> **ACTIVITY**
Please return each of the entries that follow, unchanged in every word.

> **Stored dataset items**
· · · ·

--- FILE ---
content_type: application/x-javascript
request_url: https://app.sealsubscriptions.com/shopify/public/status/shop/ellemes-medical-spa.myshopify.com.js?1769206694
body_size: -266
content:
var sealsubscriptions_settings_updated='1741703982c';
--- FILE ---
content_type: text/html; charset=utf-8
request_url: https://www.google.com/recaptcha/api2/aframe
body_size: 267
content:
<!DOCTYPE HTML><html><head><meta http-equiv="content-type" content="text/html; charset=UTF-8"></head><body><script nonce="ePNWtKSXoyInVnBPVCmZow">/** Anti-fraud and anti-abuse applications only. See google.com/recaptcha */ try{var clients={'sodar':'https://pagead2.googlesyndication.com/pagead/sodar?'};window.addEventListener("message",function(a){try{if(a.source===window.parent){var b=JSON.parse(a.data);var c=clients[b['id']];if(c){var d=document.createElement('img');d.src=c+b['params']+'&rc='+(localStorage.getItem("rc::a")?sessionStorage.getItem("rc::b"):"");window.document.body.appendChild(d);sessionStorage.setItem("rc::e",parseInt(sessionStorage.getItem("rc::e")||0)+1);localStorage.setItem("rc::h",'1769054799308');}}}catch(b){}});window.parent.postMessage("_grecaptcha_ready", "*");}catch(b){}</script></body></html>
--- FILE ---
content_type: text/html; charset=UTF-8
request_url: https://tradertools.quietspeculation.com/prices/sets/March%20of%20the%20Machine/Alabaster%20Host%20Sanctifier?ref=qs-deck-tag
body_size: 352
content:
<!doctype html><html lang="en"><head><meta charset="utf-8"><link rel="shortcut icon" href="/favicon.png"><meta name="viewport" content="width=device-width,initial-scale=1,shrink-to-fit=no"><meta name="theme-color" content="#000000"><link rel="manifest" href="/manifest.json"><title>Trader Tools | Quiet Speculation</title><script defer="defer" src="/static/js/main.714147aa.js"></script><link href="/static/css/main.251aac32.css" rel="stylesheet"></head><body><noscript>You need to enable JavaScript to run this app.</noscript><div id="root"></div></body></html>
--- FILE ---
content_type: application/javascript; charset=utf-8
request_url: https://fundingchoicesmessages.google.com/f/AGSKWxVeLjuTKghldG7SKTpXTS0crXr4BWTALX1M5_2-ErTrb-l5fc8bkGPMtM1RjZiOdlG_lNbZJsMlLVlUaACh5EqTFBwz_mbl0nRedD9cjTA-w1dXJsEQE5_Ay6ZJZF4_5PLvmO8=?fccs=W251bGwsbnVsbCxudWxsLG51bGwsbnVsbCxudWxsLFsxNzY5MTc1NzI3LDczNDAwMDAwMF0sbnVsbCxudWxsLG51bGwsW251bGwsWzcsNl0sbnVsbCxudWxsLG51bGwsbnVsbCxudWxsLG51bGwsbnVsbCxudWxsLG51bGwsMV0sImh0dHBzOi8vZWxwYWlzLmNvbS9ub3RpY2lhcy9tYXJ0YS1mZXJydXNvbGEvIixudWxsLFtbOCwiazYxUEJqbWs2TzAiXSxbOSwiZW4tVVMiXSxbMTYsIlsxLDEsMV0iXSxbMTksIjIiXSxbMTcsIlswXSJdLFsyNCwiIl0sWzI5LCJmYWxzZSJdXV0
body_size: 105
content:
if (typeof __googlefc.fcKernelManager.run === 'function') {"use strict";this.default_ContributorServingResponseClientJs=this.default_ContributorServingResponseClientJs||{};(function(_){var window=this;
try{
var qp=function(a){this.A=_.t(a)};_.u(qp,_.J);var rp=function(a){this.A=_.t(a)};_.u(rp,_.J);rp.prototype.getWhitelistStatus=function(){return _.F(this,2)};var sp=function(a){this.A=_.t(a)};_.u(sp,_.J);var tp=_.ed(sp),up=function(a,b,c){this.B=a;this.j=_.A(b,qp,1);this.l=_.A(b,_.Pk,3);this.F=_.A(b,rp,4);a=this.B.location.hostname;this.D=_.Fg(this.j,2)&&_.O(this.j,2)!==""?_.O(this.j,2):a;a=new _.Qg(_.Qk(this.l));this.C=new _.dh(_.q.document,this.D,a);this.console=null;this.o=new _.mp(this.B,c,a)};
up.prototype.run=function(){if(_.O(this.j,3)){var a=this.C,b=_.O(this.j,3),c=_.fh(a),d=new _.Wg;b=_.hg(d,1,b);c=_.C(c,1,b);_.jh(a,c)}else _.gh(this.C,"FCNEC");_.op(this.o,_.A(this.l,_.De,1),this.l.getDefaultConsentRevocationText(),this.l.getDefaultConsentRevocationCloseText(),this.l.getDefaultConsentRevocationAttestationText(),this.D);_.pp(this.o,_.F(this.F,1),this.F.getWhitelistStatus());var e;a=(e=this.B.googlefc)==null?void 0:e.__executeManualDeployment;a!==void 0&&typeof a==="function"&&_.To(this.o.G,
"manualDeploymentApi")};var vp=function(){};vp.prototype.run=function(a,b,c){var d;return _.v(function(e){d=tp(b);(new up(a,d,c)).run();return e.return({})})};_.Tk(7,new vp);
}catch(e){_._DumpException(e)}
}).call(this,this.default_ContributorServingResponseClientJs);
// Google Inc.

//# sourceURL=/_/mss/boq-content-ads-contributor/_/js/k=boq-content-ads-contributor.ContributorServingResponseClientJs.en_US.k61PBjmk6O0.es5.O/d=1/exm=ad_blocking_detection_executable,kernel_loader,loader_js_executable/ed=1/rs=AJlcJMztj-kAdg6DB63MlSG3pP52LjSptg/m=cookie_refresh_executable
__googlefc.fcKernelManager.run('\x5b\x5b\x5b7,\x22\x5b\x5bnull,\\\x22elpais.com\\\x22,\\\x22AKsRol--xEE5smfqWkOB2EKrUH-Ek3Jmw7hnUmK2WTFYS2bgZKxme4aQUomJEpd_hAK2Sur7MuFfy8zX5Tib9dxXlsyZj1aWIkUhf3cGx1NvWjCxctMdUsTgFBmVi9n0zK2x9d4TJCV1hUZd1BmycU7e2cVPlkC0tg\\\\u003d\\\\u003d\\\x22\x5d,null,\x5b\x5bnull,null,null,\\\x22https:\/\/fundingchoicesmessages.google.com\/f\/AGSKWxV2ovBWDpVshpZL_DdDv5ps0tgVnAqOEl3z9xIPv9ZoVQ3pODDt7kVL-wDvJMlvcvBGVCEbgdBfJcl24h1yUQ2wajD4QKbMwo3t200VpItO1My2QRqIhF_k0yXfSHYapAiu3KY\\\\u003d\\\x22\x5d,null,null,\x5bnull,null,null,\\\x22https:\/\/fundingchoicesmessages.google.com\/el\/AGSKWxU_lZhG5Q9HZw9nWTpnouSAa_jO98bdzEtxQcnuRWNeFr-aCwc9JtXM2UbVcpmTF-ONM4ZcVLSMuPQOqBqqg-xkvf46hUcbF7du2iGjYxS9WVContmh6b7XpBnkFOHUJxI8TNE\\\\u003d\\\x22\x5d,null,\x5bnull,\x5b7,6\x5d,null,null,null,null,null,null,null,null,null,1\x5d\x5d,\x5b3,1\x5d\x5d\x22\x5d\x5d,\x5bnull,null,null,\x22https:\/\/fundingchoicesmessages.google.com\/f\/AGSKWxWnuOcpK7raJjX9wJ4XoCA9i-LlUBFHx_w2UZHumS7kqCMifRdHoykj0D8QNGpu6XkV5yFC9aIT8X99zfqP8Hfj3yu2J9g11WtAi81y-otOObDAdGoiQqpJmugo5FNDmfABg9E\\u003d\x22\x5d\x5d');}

· · · ·

> **RESPONSE TO THE TASK**
--- FILE ---
content_type: application/x-javascript
request_url: https://app.sealsubscriptions.com/shopify/public/status/shop/ellemes-medical-spa.myshopify.com.js?1769206694
body_size: -266
content:
var sealsubscriptions_settings_updated='1741703982c';
--- FILE ---
content_type: text/html; charset=utf-8
request_url: https://www.google.com/recaptcha/api2/aframe
body_size: 267
content:
<!DOCTYPE HTML><html><head><meta http-equiv="content-type" content="text/html; charset=UTF-8"></head><body><script nonce="ePNWtKSXoyInVnBPVCmZow">/** Anti-fraud and anti-abuse applications only. See google.com/recaptcha */ try{var clients={'sodar':'https://pagead2.googlesyndication.com/pagead/sodar?'};window.addEventListener("message",function(a){try{if(a.source===window.parent){var b=JSON.parse(a.data);var c=clients[b['id']];if(c){var d=document.createElement('img');d.src=c+b['params']+'&rc='+(localStorage.getItem("rc::a")?sessionStorage.getItem("rc::b"):"");window.document.body.appendChild(d);sessionStorage.setItem("rc::e",parseInt(sessionStorage.getItem("rc::e")||0)+1);localStorage.setItem("rc::h",'1769054799308');}}}catch(b){}});window.parent.postMessage("_grecaptcha_ready", "*");}catch(b){}</script></body></html>
--- FILE ---
content_type: text/html; charset=UTF-8
request_url: https://tradertools.quietspeculation.com/prices/sets/March%20of%20the%20Machine/Alabaster%20Host%20Sanctifier?ref=qs-deck-tag
body_size: 352
content:
<!doctype html><html lang="en"><head><meta charset="utf-8"><link rel="shortcut icon" href="/favicon.png"><meta name="viewport" content="width=device-width,initial-scale=1,shrink-to-fit=no"><meta name="theme-color" content="#000000"><link rel="manifest" href="/manifest.json"><title>Trader Tools | Quiet Speculation</title><script defer="defer" src="/static/js/main.714147aa.js"></script><link href="/static/css/main.251aac32.css" rel="stylesheet"></head><body><noscript>You need to enable JavaScript to run this app.</noscript><div id="root"></div></body></html>
--- FILE ---
content_type: application/javascript; charset=utf-8
request_url: https://fundingchoicesmessages.google.com/f/AGSKWxVeLjuTKghldG7SKTpXTS0crXr4BWTALX1M5_2-ErTrb-l5fc8bkGPMtM1RjZiOdlG_lNbZJsMlLVlUaACh5EqTFBwz_mbl0nRedD9cjTA-w1dXJsEQE5_Ay6ZJZF4_5PLvmO8=?fccs=W251bGwsbnVsbCxudWxsLG51bGwsbnVsbCxudWxsLFsxNzY5MTc1NzI3LDczNDAwMDAwMF0sbnVsbCxudWxsLG51bGwsW251bGwsWzcsNl0sbnVsbCxudWxsLG51bGwsbnVsbCxudWxsLG51bGwsbnVsbCxudWxsLG51bGwsMV0sImh0dHBzOi8vZWxwYWlzLmNvbS9ub3RpY2lhcy9tYXJ0YS1mZXJydXNvbGEvIixudWxsLFtbOCwiazYxUEJqbWs2TzAiXSxbOSwiZW4tVVMiXSxbMTYsIlsxLDEsMV0iXSxbMTksIjIiXSxbMTcsIlswXSJdLFsyNCwiIl0sWzI5LCJmYWxzZSJdXV0
body_size: 105
content:
if (typeof __googlefc.fcKernelManager.run === 'function') {"use strict";this.default_ContributorServingResponseClientJs=this.default_ContributorServingResponseClientJs||{};(function(_){var window=this;
try{
var qp=function(a){this.A=_.t(a)};_.u(qp,_.J);var rp=function(a){this.A=_.t(a)};_.u(rp,_.J);rp.prototype.getWhitelistStatus=function(){return _.F(this,2)};var sp=function(a){this.A=_.t(a)};_.u(sp,_.J);var tp=_.ed(sp),up=function(a,b,c){this.B=a;this.j=_.A(b,qp,1);this.l=_.A(b,_.Pk,3);this.F=_.A(b,rp,4);a=this.B.location.hostname;this.D=_.Fg(this.j,2)&&_.O(this.j,2)!==""?_.O(this.j,2):a;a=new _.Qg(_.Qk(this.l));this.C=new _.dh(_.q.document,this.D,a);this.console=null;this.o=new _.mp(this.B,c,a)};
up.prototype.run=function(){if(_.O(this.j,3)){var a=this.C,b=_.O(this.j,3),c=_.fh(a),d=new _.Wg;b=_.hg(d,1,b);c=_.C(c,1,b);_.jh(a,c)}else _.gh(this.C,"FCNEC");_.op(this.o,_.A(this.l,_.De,1),this.l.getDefaultConsentRevocationText(),this.l.getDefaultConsentRevocationCloseText(),this.l.getDefaultConsentRevocationAttestationText(),this.D);_.pp(this.o,_.F(this.F,1),this.F.getWhitelistStatus());var e;a=(e=this.B.googlefc)==null?void 0:e.__executeManualDeployment;a!==void 0&&typeof a==="function"&&_.To(this.o.G,
"manualDeploymentApi")};var vp=function(){};vp.prototype.run=function(a,b,c){var d;return _.v(function(e){d=tp(b);(new up(a,d,c)).run();return e.return({})})};_.Tk(7,new vp);
}catch(e){_._DumpException(e)}
}).call(this,this.default_ContributorServingResponseClientJs);
// Google Inc.

//# sourceURL=/_/mss/boq-content-ads-contributor/_/js/k=boq-content-ads-contributor.ContributorServingResponseClientJs.en_US.k61PBjmk6O0.es5.O/d=1/exm=ad_blocking_detection_executable,kernel_loader,loader_js_executable/ed=1/rs=AJlcJMztj-kAdg6DB63MlSG3pP52LjSptg/m=cookie_refresh_executable
__googlefc.fcKernelManager.run('\x5b\x5b\x5b7,\x22\x5b\x5bnull,\\\x22elpais.com\\\x22,\\\x22AKsRol--xEE5smfqWkOB2EKrUH-Ek3Jmw7hnUmK2WTFYS2bgZKxme4aQUomJEpd_hAK2Sur7MuFfy8zX5Tib9dxXlsyZj1aWIkUhf3cGx1NvWjCxctMdUsTgFBmVi9n0zK2x9d4TJCV1hUZd1BmycU7e2cVPlkC0tg\\\\u003d\\\\u003d\\\x22\x5d,null,\x5b\x5bnull,null,null,\\\x22https:\/\/fundingchoicesmessages.google.com\/f\/AGSKWxV2ovBWDpVshpZL_DdDv5ps0tgVnAqOEl3z9xIPv9ZoVQ3pODDt7kVL-wDvJMlvcvBGVCEbgdBfJcl24h1yUQ2wajD4QKbMwo3t200VpItO1My2QRqIhF_k0yXfSHYapAiu3KY\\\\u003d\\\x22\x5d,null,null,\x5bnull,null,null,\\\x22https:\/\/fundingchoicesmessages.google.com\/el\/AGSKWxU_lZhG5Q9HZw9nWTpnouSAa_jO98bdzEtxQcnuRWNeFr-aCwc9JtXM2UbVcpmTF-ONM4ZcVLSMuPQOqBqqg-xkvf46hUcbF7du2iGjYxS9WVContmh6b7XpBnkFOHUJxI8TNE\\\\u003d\\\x22\x5d,null,\x5bnull,\x5b7,6\x5d,null,null,null,null,null,null,null,null,null,1\x5d\x5d,\x5b3,1\x5d\x5d\x22\x5d\x5d,\x5bnull,null,null,\x22https:\/\/fundingchoicesmessages.google.com\/f\/AGSKWxWnuOcpK7raJjX9wJ4XoCA9i-LlUBFHx_w2UZHumS7kqCMifRdHoykj0D8QNGpu6XkV5yFC9aIT8X99zfqP8Hfj3yu2J9g11WtAi81y-otOObDAdGoiQqpJmugo5FNDmfABg9E\\u003d\x22\x5d\x5d');}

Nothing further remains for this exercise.